Instructions:
- a) Say whether each statement agrees with the biography below, giving yes or no along with the deciding words quoted from it: (i) He captained the Sri Lanka Schools hockey side in 1976; (ii) he was adjudged outstation cricketer of the year in 1973; (iii) at S. Thomas' College he won colours in cricket alone.
- b) Carry on the biography of the cricket and hockey player below from where it stops.

Reading passage:
=-=-=-=-=

- Occupation: Company Director
- Known for: Cricket and Hockey International ^{[citation needed]}

= Ishak Sahabdeen =

Sri Lankan cricketer and hockey player

Ishak Shahabdeen is a Sri Lankan double international who represented his country in both Cricket and Hockey.

==St Sylvesters==

Sahabdeen was educated at St. Sylvester's College, Kandy where he represented the college in cricket and hockey. He was adjudged outstation cricketer of the year in 1974

In hockey he captained the under 16 and 19 teams of St. Sylvester's and led them to the Kandy Schools Championship in 1974. He scored 16 goals against Nugawela Central College. In 1973 he represented Sri Lanka Schools and was captain in 1976.

==S Thomas' College==

He moved to S. Thomas' College, Mt Lavinia Sri Lanka, where he won colours in Cricket, Hockey and Athletics. In Athletics he was part of a relay team which included rugby players PL Munasinghe, Devaka Fernando and Michael Jayasekera.

=-=-=-=-=

Excerpted data:
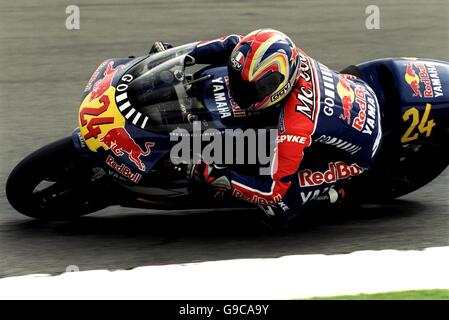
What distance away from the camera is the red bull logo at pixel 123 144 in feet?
21.2

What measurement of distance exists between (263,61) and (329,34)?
629 centimetres

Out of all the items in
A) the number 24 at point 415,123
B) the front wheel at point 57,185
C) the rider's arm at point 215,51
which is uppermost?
the rider's arm at point 215,51

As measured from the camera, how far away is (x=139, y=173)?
6.54 metres

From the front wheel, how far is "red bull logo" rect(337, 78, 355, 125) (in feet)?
5.45

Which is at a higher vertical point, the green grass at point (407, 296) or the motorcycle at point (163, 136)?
the motorcycle at point (163, 136)

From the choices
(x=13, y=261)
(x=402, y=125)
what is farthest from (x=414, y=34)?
(x=13, y=261)

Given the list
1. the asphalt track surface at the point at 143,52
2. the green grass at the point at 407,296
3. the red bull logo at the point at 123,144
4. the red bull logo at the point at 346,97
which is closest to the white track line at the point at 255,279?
the green grass at the point at 407,296

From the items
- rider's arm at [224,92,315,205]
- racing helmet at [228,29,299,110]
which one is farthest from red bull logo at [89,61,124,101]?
rider's arm at [224,92,315,205]

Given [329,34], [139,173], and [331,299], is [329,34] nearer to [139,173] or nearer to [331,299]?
[139,173]

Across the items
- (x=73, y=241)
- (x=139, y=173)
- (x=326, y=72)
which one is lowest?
(x=73, y=241)

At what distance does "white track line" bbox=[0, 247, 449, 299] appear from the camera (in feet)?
18.4

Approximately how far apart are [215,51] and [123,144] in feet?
3.09

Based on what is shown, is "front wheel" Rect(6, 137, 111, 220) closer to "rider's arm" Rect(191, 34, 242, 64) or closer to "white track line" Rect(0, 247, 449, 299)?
"rider's arm" Rect(191, 34, 242, 64)

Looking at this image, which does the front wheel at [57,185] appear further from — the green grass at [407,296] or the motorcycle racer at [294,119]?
the green grass at [407,296]
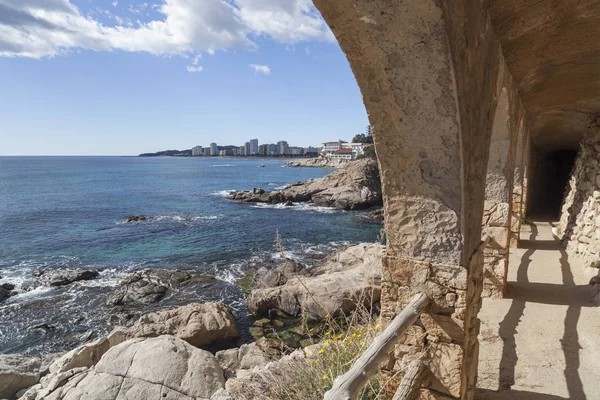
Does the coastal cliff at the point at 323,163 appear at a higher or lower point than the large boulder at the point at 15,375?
higher

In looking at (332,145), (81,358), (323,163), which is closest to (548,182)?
(81,358)

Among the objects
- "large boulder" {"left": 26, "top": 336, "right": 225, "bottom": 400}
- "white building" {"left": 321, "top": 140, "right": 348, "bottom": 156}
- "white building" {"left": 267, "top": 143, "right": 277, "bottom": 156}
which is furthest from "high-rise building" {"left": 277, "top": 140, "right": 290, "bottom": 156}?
"large boulder" {"left": 26, "top": 336, "right": 225, "bottom": 400}

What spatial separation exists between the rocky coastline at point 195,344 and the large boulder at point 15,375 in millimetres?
17

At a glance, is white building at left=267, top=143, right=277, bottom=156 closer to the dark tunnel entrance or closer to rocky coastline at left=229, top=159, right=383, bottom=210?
rocky coastline at left=229, top=159, right=383, bottom=210

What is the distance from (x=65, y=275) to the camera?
15414 mm

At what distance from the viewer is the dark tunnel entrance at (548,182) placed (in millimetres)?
13859

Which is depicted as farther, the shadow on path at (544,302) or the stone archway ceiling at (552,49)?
the shadow on path at (544,302)

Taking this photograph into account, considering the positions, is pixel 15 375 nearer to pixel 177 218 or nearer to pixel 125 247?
pixel 125 247

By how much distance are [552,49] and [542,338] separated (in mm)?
3385

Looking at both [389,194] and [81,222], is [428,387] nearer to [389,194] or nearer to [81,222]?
[389,194]

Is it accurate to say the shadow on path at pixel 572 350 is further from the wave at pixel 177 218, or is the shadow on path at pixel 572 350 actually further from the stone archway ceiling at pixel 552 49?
the wave at pixel 177 218

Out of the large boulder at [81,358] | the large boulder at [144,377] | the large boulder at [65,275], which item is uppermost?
the large boulder at [144,377]

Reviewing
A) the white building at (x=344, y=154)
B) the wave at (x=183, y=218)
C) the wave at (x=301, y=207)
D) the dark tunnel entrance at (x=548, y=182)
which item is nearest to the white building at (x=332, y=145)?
the white building at (x=344, y=154)

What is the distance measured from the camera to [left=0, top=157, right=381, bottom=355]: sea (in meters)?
12.0
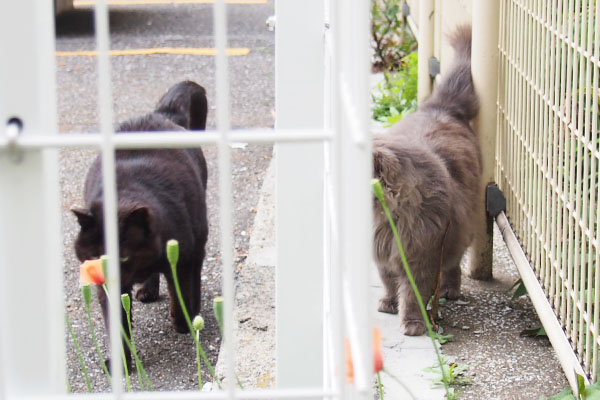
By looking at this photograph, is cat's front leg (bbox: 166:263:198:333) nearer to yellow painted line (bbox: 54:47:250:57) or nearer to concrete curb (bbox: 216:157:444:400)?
concrete curb (bbox: 216:157:444:400)

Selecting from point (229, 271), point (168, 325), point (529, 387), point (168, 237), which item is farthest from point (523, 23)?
point (229, 271)

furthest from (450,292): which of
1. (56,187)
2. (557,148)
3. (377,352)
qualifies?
(56,187)

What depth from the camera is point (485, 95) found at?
3.61 meters

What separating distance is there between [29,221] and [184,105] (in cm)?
291

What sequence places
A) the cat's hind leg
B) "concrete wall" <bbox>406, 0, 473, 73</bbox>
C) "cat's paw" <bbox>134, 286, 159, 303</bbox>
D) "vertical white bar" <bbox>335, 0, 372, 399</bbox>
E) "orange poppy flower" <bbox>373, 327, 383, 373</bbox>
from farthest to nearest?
"concrete wall" <bbox>406, 0, 473, 73</bbox> → "cat's paw" <bbox>134, 286, 159, 303</bbox> → the cat's hind leg → "orange poppy flower" <bbox>373, 327, 383, 373</bbox> → "vertical white bar" <bbox>335, 0, 372, 399</bbox>

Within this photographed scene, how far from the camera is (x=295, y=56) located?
96.5 inches

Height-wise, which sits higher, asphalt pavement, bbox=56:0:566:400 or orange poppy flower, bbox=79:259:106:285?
orange poppy flower, bbox=79:259:106:285

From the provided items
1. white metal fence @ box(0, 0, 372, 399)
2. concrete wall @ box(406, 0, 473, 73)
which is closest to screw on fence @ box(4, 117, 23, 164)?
white metal fence @ box(0, 0, 372, 399)

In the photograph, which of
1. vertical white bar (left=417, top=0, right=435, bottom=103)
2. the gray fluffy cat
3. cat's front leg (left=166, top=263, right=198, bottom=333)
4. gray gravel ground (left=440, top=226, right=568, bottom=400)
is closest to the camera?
gray gravel ground (left=440, top=226, right=568, bottom=400)

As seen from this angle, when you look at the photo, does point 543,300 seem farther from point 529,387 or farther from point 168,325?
point 168,325

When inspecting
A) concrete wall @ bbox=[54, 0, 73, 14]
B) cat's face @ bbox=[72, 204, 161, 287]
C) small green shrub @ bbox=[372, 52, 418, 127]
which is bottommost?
cat's face @ bbox=[72, 204, 161, 287]

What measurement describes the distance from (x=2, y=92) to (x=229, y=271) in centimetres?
39

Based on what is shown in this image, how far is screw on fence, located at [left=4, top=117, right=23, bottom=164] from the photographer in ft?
4.01

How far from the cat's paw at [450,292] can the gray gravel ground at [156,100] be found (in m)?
0.89
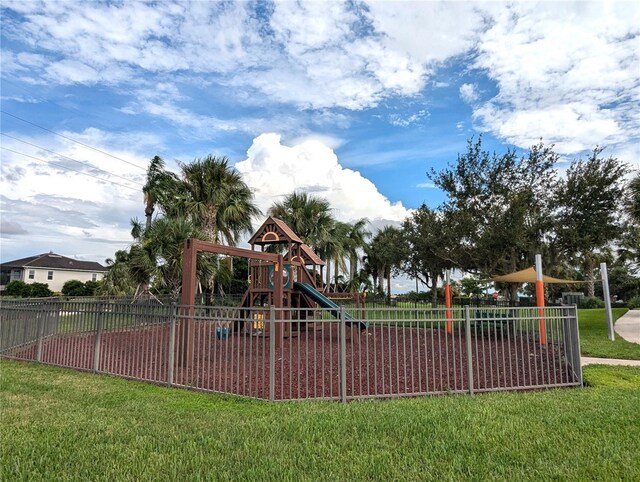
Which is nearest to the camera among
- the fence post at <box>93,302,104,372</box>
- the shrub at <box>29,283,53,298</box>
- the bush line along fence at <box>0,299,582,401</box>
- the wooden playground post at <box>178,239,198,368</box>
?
the bush line along fence at <box>0,299,582,401</box>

=-=-=-=-=

The responses:
- a)
(i) Yes: "In 1973 he represented Sri Lanka Schools and was captain in 1976."
(ii) No: "He was adjudged outstation cricketer of the year in 1974"
(iii) No: "he won colours in Cricket, Hockey and Athletics"

- b)
He played First XI cricket in a team captained by Sasi Ganeshan. Other teammates included Saliya Ahangama, Guy de Alwis, Arittha R Wikramanayake and Michael Jayasekera. In 1976, he was a member of the Sri Lanka under 19 team that toured Pakistan.

==Club Cricket==
Sahabdeen played first class cricket for the Tamil Union Cricket Club under the captaincy of the late S.S. Kumar in the P. Saravanamuttu Trophy tournament. He transferred his allegiance to the Moors SC and was captain of the side in 1985.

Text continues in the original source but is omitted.